People who are facing criminal charges in Oregon may have been subject to a police search and seizure. Police are allowed, in some circumstances, to search a person’s home, car or person in order to seize evidence of a suspected crime. However, police have limitations to when and how they can conduct a search.
In most cases, law enforcement officers have to obtain a search warrant from a judge in order to enter a person’s home and conduct a search. To obtain a search warrant, officers must demonstrate to the judge that they have probable cause that they will find evidence of a crime. While conducting the search, police officers must follow the guidelines of the search warrant unless they happen to see clear evidence of another suspected crime in plain view.
There are some occasions where a police officer could legally conduct a search and seizure without a search warrant. A police officer may conduct a warrantless search if the accused person gives them verbal permission to do so. Police are also allowed to freely search areas where there is no reasonable expectation of privacy, such as curbside trash. In emergency situations or when there is obvious evidence of a crime, police can conduct a warrantless search.

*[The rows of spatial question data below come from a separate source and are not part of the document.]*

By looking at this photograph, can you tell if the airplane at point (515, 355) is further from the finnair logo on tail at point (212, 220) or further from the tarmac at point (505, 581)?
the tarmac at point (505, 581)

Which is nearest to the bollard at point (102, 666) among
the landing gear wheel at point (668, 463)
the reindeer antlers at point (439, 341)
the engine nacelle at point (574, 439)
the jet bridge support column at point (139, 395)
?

If police officers entered someone’s home without a warrant, permission or probable cause, any evidence that they obtained during the search would not be admissible in court. A criminal defense attorney may be able to help a person who was subjected to an illegal search and seizure to petition for the dismissal of illegally obtained evidence. In cases where police did have a warrant, a lawyer may look into whether police violated the stipulations of the warrant.